With our unit, because you have so much more stainless steel on the inside that’s all at 36 degrees, you might get a little spike in temperature when you put a big pot of warm leftovers inside the fridge, but we’re going to bring it back down to temperature much, much faster.

GEORGE: Anything else you’d like to share with our readers?

ANDREW: I think I mentioned that all of our undercounter units are UL-rated for outdoor use, but I can’t emphasize that enough. We see the rise of outdoor kitchens to be an ab­solutely massive feature in today’s luxury homes. It doesn’t seem like there’s a custom home built these days that doesn’t include some sort of gorgeous outdoor space. Historically, the options for that were, from a design standpoint, a little pedestrian. You had a whole lot of flagstone, stacked slate. It hasn’t gone very far in terms of design.
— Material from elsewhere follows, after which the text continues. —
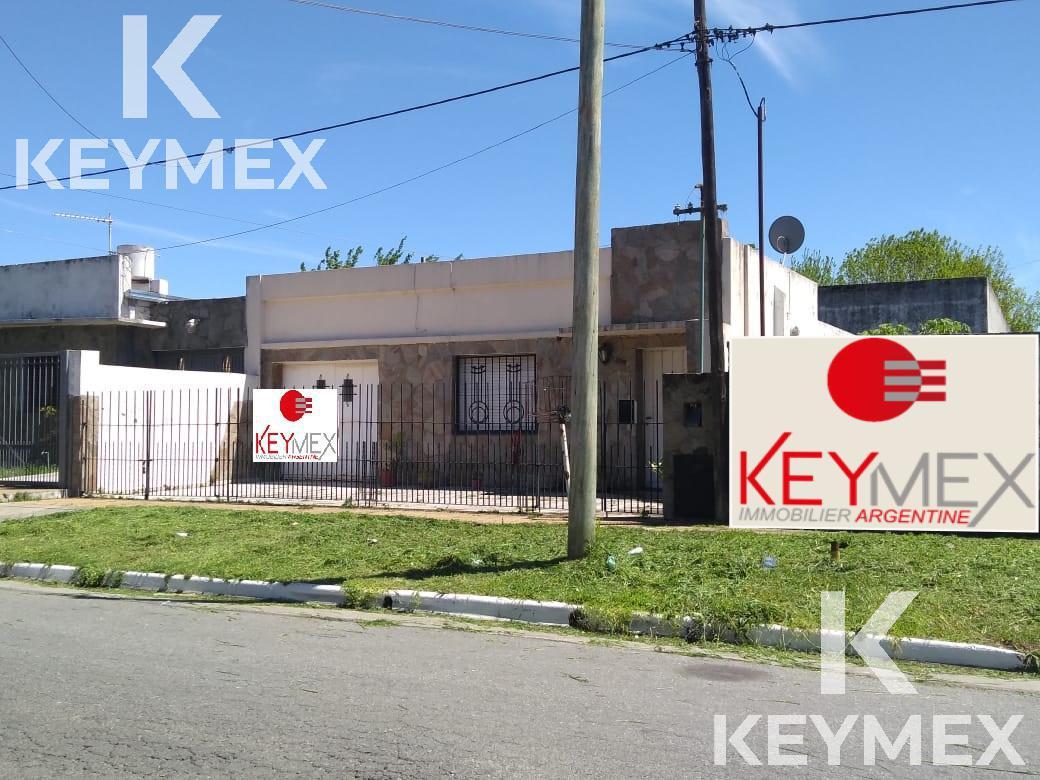 Foto Casa en Venta en  Ringuelet,  La Plata  calle 512 entre 7 y 8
What we’ve been able to do since our overlay units and our custom finishes are available outdoors is really elevate that modern experience outside, and that’s while providing that really high-end experience inside the actual refrigerator. So even in South Texas or Chicago, roof decks in the middle of summer, our units perform exactly the way you’d expect them to. They’re going to hold that temperature. Your bever­ages are going to be cold, your food’s going to be cold and you’re right next to the grill ready to have that great outdoor experience.

If you can stay outside and enjoy that hospitality that you’re providing to your guests and not have to run back inside to get a beverage or prepare the food for the grill, you actually get to just stay and host and enjoy people’s company. All the studies show that what makes us happier people are those relationships in our lives, so anything we can do to enable those conversations and experiences that homeowners want to have with their friends, their extended family, that’s really what we’re about.